Copy out the listing verbatim, beginning with the line that contains "Among the alternatives" and continuing through the last line of the listing, with both of those lines included.

* Data lines
-*-

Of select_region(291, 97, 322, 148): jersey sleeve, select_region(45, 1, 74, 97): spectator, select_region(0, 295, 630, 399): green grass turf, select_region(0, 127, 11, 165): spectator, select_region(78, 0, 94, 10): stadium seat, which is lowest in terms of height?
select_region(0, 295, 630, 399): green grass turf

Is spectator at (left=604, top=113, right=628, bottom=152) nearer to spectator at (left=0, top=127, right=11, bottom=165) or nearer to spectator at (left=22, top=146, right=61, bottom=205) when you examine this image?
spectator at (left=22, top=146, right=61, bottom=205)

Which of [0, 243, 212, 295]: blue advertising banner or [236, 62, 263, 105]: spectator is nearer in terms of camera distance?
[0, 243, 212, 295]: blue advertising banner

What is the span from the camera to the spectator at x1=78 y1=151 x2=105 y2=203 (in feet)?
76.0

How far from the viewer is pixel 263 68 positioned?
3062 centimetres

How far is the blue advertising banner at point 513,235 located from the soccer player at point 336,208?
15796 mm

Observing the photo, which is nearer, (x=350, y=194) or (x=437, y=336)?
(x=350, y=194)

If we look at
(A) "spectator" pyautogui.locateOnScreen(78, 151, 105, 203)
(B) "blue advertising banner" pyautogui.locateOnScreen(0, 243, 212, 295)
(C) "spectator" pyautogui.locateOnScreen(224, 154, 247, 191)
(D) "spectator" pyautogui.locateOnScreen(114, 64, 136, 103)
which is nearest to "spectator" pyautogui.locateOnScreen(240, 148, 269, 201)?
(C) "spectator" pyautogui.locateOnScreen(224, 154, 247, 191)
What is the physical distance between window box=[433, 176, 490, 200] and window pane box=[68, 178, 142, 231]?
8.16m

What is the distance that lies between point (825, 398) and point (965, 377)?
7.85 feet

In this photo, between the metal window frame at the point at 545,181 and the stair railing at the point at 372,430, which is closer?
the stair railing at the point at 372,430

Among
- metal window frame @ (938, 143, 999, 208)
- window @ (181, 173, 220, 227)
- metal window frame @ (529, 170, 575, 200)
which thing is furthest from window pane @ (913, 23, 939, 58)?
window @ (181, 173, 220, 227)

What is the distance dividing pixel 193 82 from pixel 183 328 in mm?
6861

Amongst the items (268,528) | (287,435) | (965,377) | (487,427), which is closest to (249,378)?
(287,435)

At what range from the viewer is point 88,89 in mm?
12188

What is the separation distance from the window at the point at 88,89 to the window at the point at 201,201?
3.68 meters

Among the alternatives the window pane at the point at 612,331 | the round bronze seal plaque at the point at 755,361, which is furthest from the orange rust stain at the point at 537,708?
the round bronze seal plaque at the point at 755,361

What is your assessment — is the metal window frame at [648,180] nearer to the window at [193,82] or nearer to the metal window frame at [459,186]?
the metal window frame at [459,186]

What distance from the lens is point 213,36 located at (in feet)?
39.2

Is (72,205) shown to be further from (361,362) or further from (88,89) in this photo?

-*-

* Task solution
Among the alternatives the window pane at the point at 612,331 | the round bronze seal plaque at the point at 755,361, which is furthest from the orange rust stain at the point at 537,708?
the round bronze seal plaque at the point at 755,361

What is your assessment — is the metal window frame at [648,180] nearer to the window at [193,82] or nearer to the metal window frame at [459,186]?
the metal window frame at [459,186]

What distance from the lens is point 213,36 located at (in feet)?
39.2

Is (72,205) shown to be further from (361,362) or further from (88,89) in this photo?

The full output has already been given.